Exercise goal —
Needed from the data below: all lines that contain the word "this".

Collected data
↓

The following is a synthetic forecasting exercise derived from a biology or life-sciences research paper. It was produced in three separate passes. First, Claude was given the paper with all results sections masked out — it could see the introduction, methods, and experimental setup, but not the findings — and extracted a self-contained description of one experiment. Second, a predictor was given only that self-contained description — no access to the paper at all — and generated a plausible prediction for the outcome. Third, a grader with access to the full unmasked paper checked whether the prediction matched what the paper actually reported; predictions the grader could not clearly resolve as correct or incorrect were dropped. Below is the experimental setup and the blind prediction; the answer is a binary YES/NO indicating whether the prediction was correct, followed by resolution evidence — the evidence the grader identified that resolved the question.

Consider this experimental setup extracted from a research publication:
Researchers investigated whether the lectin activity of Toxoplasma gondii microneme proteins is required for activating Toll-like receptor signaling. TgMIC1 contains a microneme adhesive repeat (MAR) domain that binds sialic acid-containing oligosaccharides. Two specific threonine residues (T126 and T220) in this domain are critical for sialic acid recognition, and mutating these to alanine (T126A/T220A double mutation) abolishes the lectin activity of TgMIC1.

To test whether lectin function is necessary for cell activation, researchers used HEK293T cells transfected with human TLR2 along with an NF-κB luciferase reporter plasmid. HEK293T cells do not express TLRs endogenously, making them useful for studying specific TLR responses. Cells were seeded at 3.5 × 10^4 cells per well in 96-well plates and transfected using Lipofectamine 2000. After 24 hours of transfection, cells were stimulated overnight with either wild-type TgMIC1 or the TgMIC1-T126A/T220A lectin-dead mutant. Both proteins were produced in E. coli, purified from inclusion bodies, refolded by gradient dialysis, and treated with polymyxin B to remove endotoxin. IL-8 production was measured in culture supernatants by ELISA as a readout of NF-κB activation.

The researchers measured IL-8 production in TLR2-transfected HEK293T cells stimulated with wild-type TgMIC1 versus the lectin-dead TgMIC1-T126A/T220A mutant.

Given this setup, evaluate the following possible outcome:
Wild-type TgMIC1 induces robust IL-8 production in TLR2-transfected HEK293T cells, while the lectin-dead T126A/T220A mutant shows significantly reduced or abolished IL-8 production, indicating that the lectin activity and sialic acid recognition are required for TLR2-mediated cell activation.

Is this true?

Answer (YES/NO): YES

↑

Exercise response —
Consider this experimental setup extracted from a research publication:
Researchers investigated whether the lectin activity of Toxoplasma gondii microneme proteins is required for activating Toll-like receptor signaling. TgMIC1 contains a microneme adhesive repeat (MAR) domain that binds sialic acid-containing oligosaccharides. Two specific threonine residues (T126 and T220) in this domain are critical for sialic acid recognition, and mutating these to alanine (T126A/T220A double mutation) abolishes the lectin activity of TgMIC1.
Given this setup, evaluate the following possible outcome:
Is this true?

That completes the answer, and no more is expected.